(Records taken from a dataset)
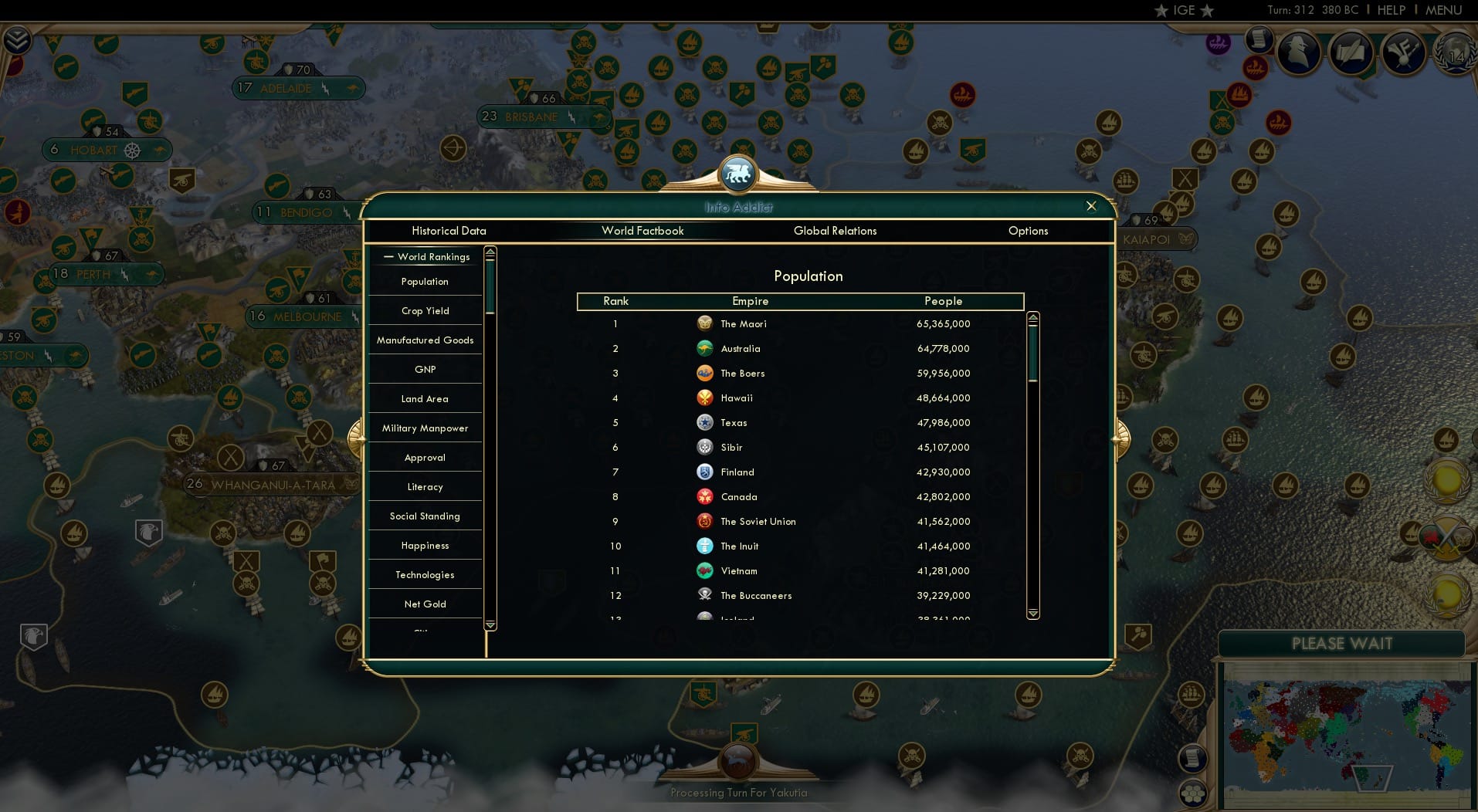 CBR In-Game Screenshot of 83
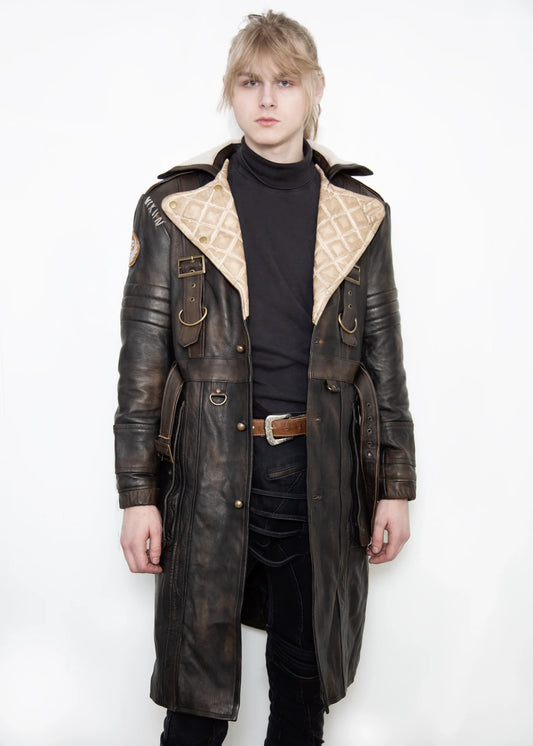 Fallout Elder Maxson Battle Coat Leather Trench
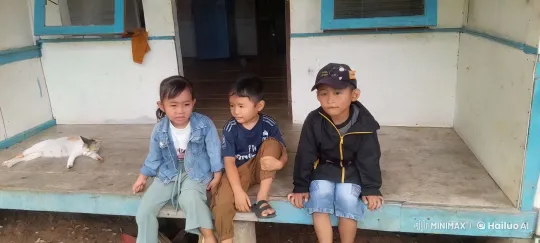 Children Practice Martial Arts on Abandoned House Porch – AI Generated Video | Hailuo AI
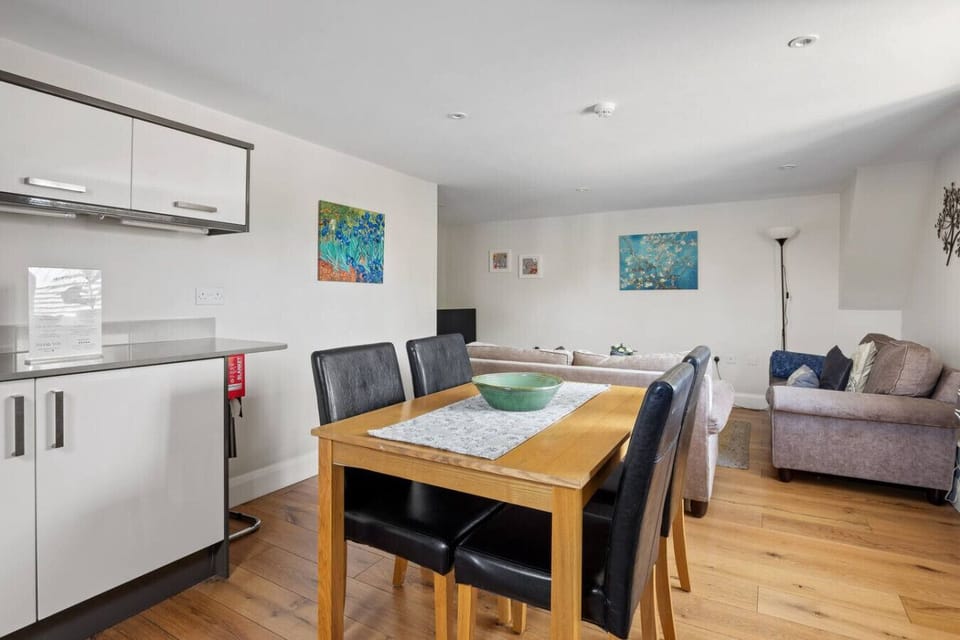 Dining area suitable for meals, games or remote work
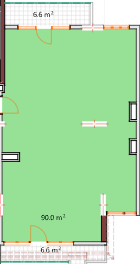 3-bedroom apartment, 103.2 m², 16 floor, Modern Residence in Batumi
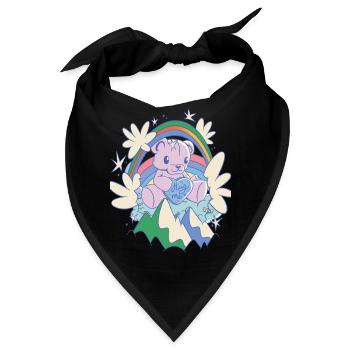 Rainbow Hug Me Cute Teddy Hug Time Teddy Bear - Bandana - Schwarz - Vorne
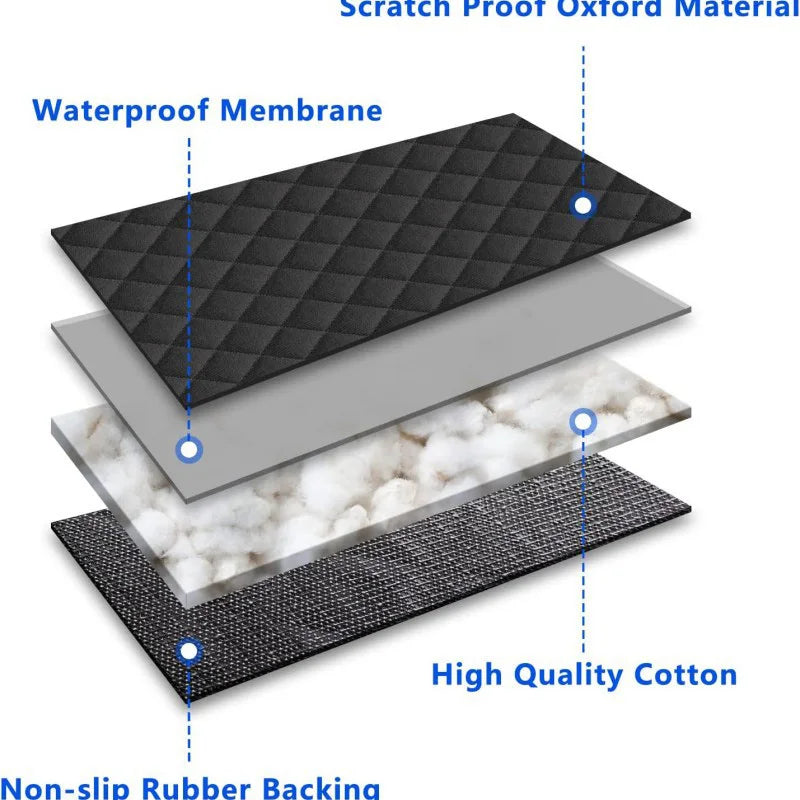 Dog Car Seat Cover Waterproof Pet Dog Carriers Travel Mat Hammock For Small Medium Large Dogs Car Rear Back Seat Safety Pad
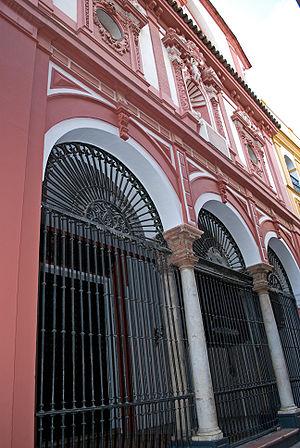La Iglesia del Hospital de los Venerables (2): la entrada principal.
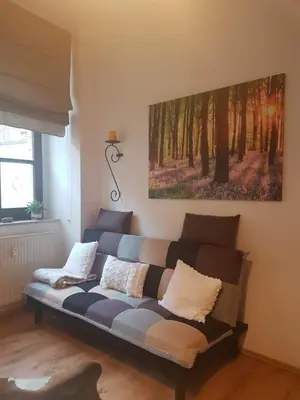 Ein Sitzbereich in der Unterkunft Kleiner Muldenblick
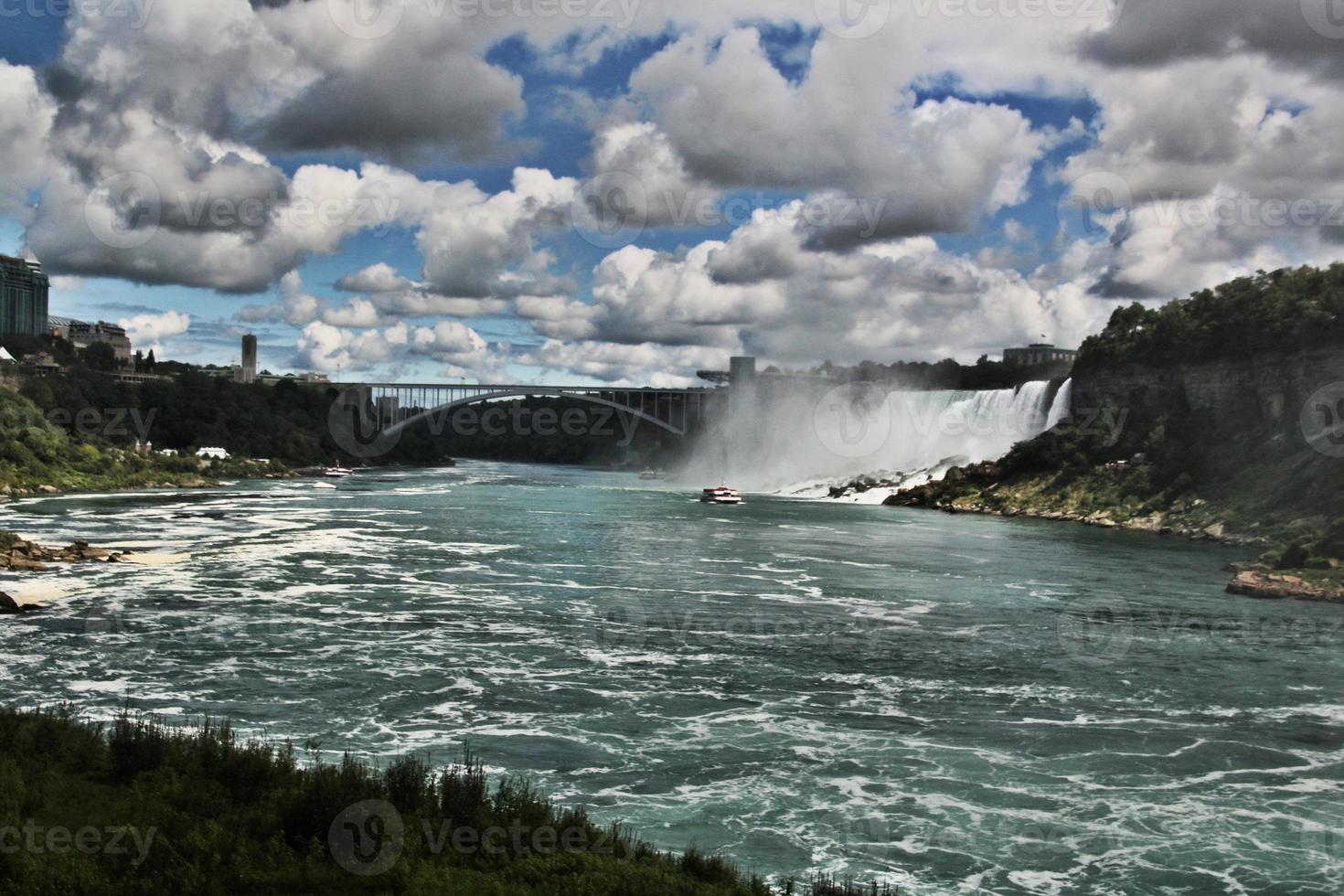 uitzicht op de Niagara-watervallen vanaf de Canadese kant foto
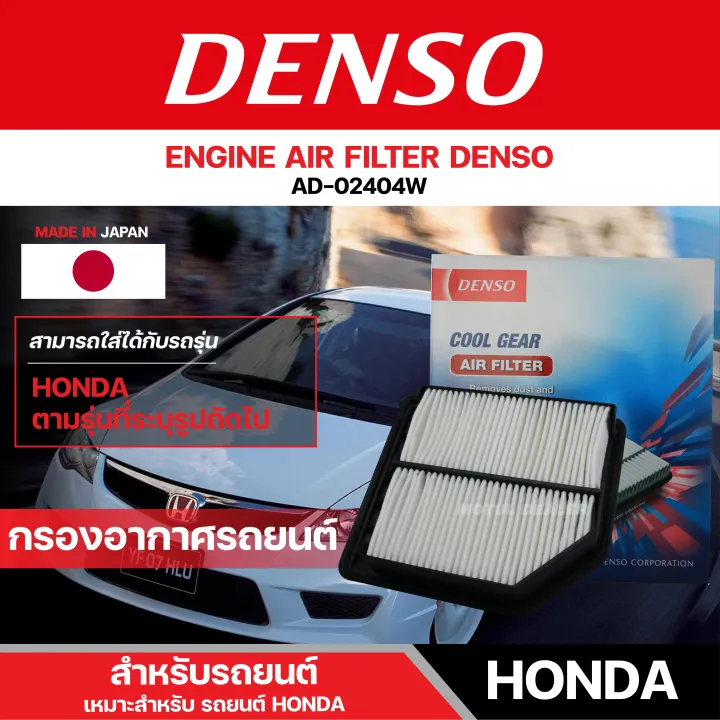 K&N vervangingsfilter compatibel met Honda Jazz 1.3/1.4/1.5 2009-2015 & Civic X 1.0 2017- (33-2422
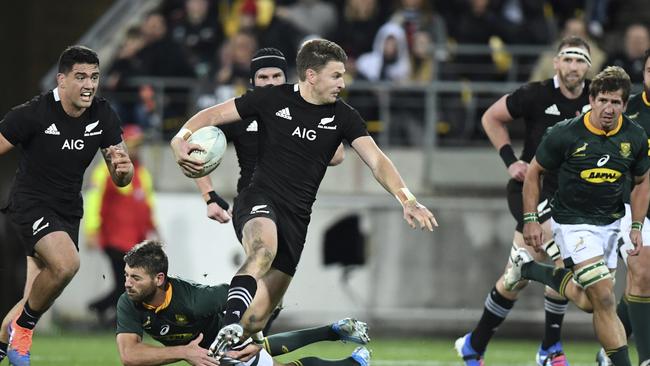 But Australia must avoid kicking down Beauden Barrett’s throat. Picture: AP, Ross Setford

**What you have to do:** Pull the text from every item above, copying each line word for word, and leave the pictures out of your answer.

**Finished exercise:**
 CBR In-Game Screenshot of 83
 Fallout Elder Maxson Battle Coat Leather Trench
 Children Practice Martial Arts on Abandoned House Porch – AI Generated Video | Hailuo AI
 Dining area suitable for meals, games or remote work
 3-bedroom apartment, 103.2 m², 16 floor, Modern Residence in Batumi
 Rainbow Hug Me Cute Teddy Hug Time Teddy Bear - Bandana - Schwarz - Vorne
 Dog Car Seat Cover Waterproof Pet Dog Carriers Travel Mat Hammock For Small Medium Large Dogs Car Rear Back Seat Safety Pad
La Iglesia del Hospital de los Venerables (2): la entrada principal.
 Ein Sitzbereich in der Unterkunft Kleiner Muldenblick
 uitzicht op de Niagara-watervallen vanaf de Canadese kant foto
 K&N vervangingsfilter compatibel met Honda Jazz 1.3/1.4/1.5 2009-2015 & Civic X 1.0 2017- (33-2422
 But Australia must avoid kicking down Beauden Barrett’s throat. Picture: AP, Ross Setford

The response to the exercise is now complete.